You are first testing the #text
nodes to see if the text contains the word you are trying to highlight, but then performing the replacement on the .innerHTML
of the parent element. There are a couple of problems with this.
- Infinite replacements: When you modify the
.innerHTML
of the parent element you change the childNodes
array. You do so in a way that has added a node further in the array containing the text which is to be replaced. Thus, when you continue scanning the childNodes
array you always find a (new) node that contains the text you want to replace. So, you replace it again, creating another node that has a higher index in the childNodes
array. Repeat infinitely.
- Using a RegExp to replace text in the
.innerHTML
property. While you have already tested to make sure the text you desire to replace is actually contained in a text node, this does not prevent your RegExp from also replacing any matching words within the actual HTML of the element (e.g. in src="yourWord"

- **Listing**:
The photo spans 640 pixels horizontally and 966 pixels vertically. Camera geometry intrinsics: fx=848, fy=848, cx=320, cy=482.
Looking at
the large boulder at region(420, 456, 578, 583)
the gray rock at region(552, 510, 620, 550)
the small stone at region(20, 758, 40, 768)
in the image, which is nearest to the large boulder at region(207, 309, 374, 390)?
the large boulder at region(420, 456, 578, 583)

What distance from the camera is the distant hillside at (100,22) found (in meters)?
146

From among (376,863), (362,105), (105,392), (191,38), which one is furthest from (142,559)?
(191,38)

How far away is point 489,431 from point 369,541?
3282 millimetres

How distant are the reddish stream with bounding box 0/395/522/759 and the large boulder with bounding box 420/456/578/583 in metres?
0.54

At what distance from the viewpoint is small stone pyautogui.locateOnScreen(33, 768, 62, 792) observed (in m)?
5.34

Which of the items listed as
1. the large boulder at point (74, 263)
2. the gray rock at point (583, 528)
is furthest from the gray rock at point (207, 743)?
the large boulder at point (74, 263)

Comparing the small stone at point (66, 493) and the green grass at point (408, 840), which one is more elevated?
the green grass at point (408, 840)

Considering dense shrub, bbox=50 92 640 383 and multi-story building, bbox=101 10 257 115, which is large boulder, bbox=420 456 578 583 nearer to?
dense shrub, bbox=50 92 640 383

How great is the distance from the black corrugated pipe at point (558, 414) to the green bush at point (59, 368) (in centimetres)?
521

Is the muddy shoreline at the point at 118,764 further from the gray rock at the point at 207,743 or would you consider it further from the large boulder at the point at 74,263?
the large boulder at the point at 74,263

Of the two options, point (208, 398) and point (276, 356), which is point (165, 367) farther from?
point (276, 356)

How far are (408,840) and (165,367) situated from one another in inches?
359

- **Your tasks**:
1: Could you restate word for word everything in the highlighting explanation from "You are first" down to "problems with this."?
2: Can you sum up the highlighting explanation in two sentences?
3: Answer these questions from the highlighting explanation:
(a) Which nodes are tested to see whether they contain the word to highlight?
(b) Which array changes when the parent element's .innerHTML is modified?
(c) How many times does the replacement repeat, according to the first problem described?
Answer from the highlighting explanation alone, not from the entries.

- **The solutions**:
1:
You are first testing the #text
nodes to see if the text contains the word you are trying to highlight, but then performing the replacement on the .innerHTML
of the parent element. There are a couple of problems with this.

2: The code tests #text nodes for the word to highlight but then performs the replacement on the parent element's .innerHTML, which causes problems. Changing .innerHTML adds a node further along in the childNodes array that contains the text again, so the replacement repeats infinitely, and a RegExp applied to .innerHTML can also replace matching words inside the element's actual HTML.

3:
(a) The #text nodes.
(b) The childNodes array.
(c) Infinitely.